Your second approach is correct.
You want to prove that $X = \mathbb{N}$
For being $X$ a subset of $\mathbb{N}$ , then $X \subset\mathbb{N}$
Now we have to proof that $\mathbb{N}\subset X$
So let be $n \in\mathbb{N}$, then it exist some $k \in\mathbb{N}$ with $n=2^{k+1}-p$, where p$\leq k$
For i): $1 \in X \Rightarrow 2 \in X$$\;$ for ii)
For ii) again: $2 \in X \Rightarrow 2^{k+1} \in X \Rightarrow 2^{k+1}-p \in X$ $\;$(because of iii)
So $\mathbb{N}\subset X$
And then $X = \mathbb{N}$

Answer 2

First, I assume that when you say $X$ is a partition of $\mathbb N^*$, you mean that $X$ is a subset of $\mathbb N^*$.

"Obviously" $X \subseteq \mathbb N^*$. If would be good that you provide simple arguments on the why.

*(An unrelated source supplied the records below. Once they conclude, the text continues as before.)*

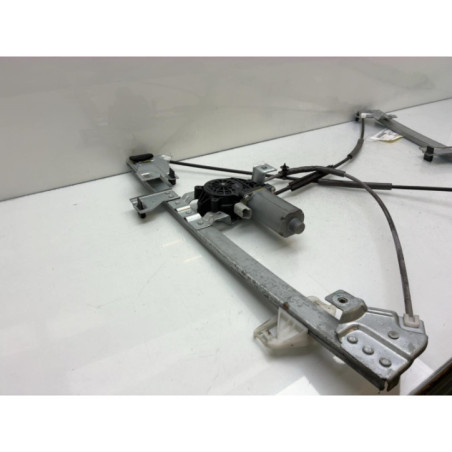 Leve vitre electrique avant droit PEUGEOT PARTNER 1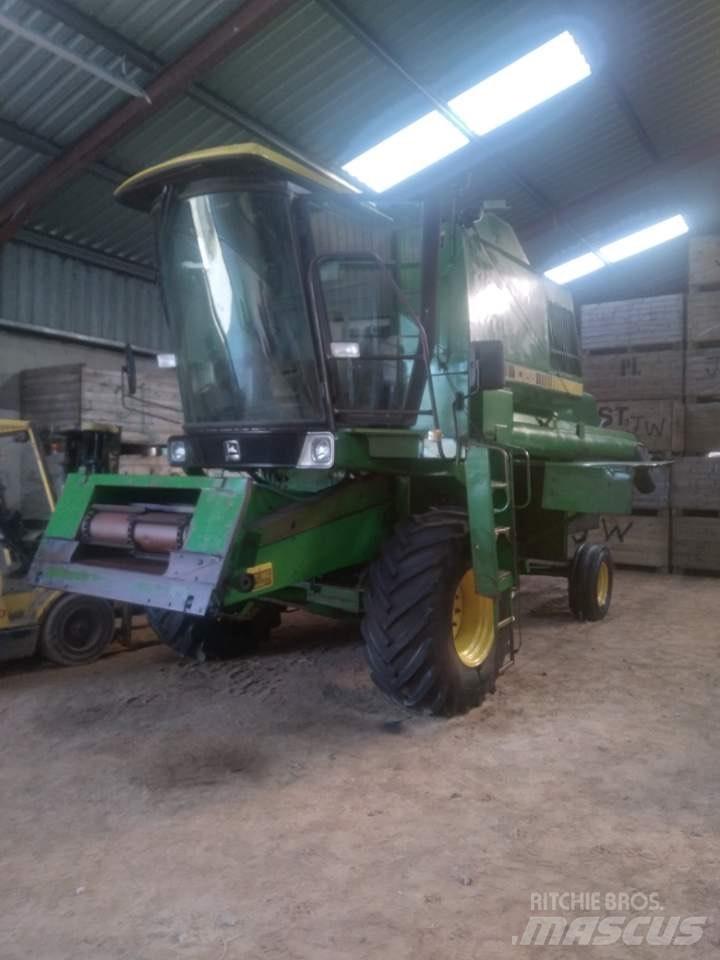 John Deere 1065 联合收割机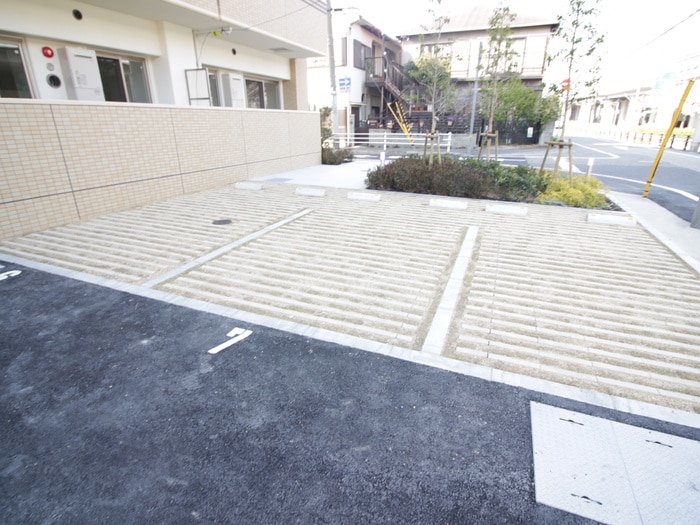 物件外観写真6　(駐車場)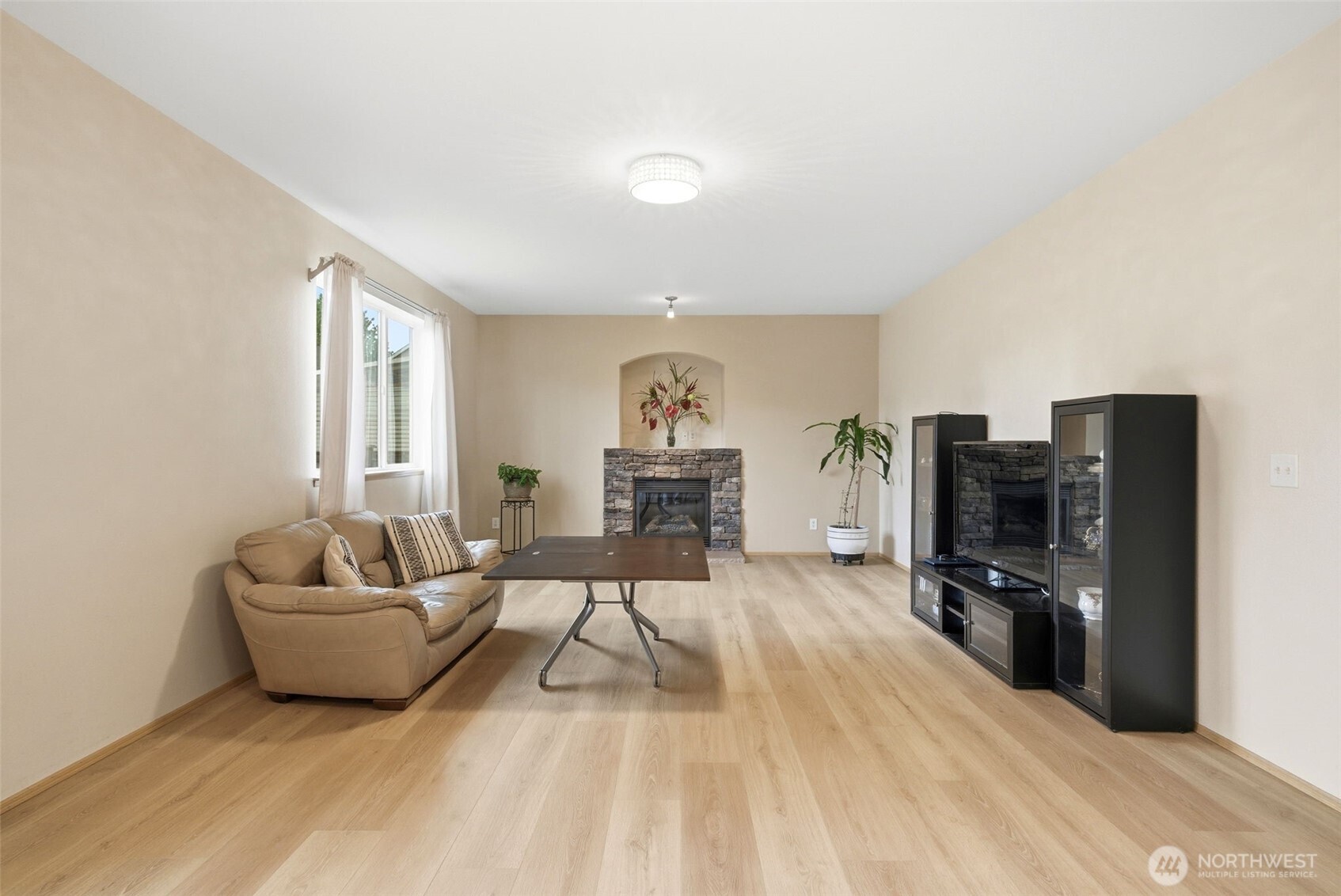 261 Bremerton Avenue NE, Renton, WA 98059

Let's prove conversely that $\mathbb N^* \subseteq X$ by induction:

• $1 \in X$ by hypothesis.
• Suppose that for $n \ge 1$, we have $\{1, \dots, n \} \subseteq \mathbb N^*$ and let's prove that $\{1, \dots, n+1 \} \subseteq \mathbb N^*$.

If $n = 2p$ is even then by induction hypothesis, $p \in X$. And as $p + 1 \le 2p$, you also have $p+1 \in X$ and by hypothesis ii) $2(p+1) = 2p+2 \in X$. Therefore by hypothesis iii) $n+1 = 2p+1 = 2(p+2) - 1 \in X$.

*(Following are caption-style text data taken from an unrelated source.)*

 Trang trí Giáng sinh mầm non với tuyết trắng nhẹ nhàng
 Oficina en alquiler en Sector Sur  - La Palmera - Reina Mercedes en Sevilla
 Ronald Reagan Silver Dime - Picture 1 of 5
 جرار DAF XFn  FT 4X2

And if $n = 2p+1$ is odd, $p +1$ also belongs to $X$ by induction hypothesis as $1 \le p+1 \le 2p+1$. Therefore $n+1 = 2(p+1)$ is in $X$ by hypothesis ii).

Answer 3

I like your second approach. We can formalise your second approach in easy stages like this:

Lemma if $n \in X$, then so is every $m \in \Bbb{N}^*$ with $m < n$.

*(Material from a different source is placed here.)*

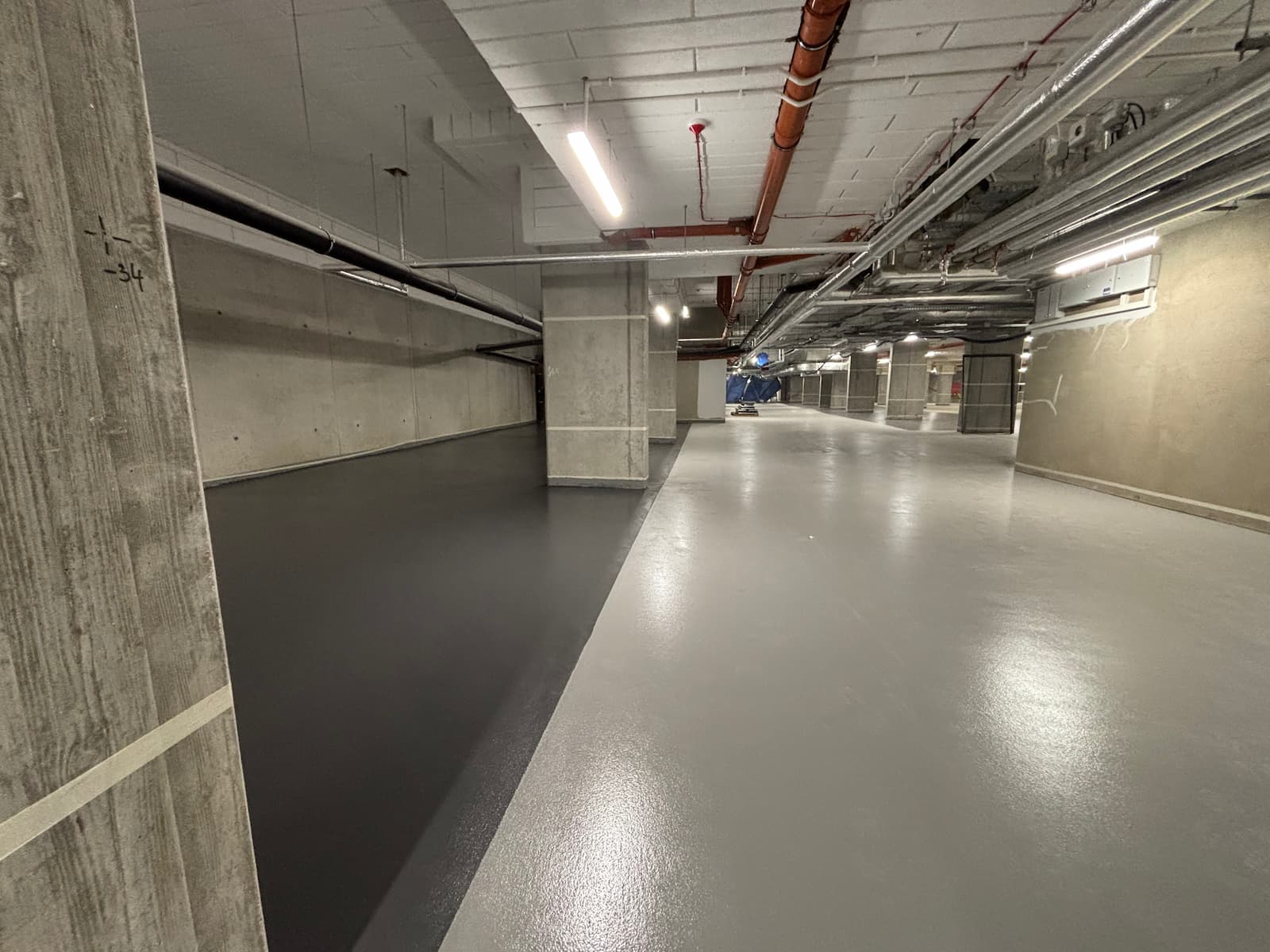 Posadzka żywiczna Flowcrete — widok ogólny parkingu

Proof induction on $n - m$ using rule (iii).

Lemma if $m \in \Bbb{N}^*$, then there is $n \in X$ with $m < n$.

Proof by rules (i) and (ii) and induction, $2^k \in X$ for every $k \in \Bbb{N}$. As the $2^k$ are unbounded there is $k$ such that $m < 2^k$ and we may take $n = 2^k$.

Theorem $X = \Bbb{N}^*$

Proof from the second lemma, if $m \in \Bbb{N}^*$, there is an element $n$ of $X$ with $m < n$ and then from the first lemma $m \in X$.

[Aside: to prove that the $2^k$ are unbounded, you prove by induction on $m$ that for every $m \in \Bbb{N}^*$, there is a $k$ with $m < 2^k$, with $m=1$ and $k =1$ in the base case. Your approach requires three inductions rather than one, but is much closer to the intuition behind the rules.]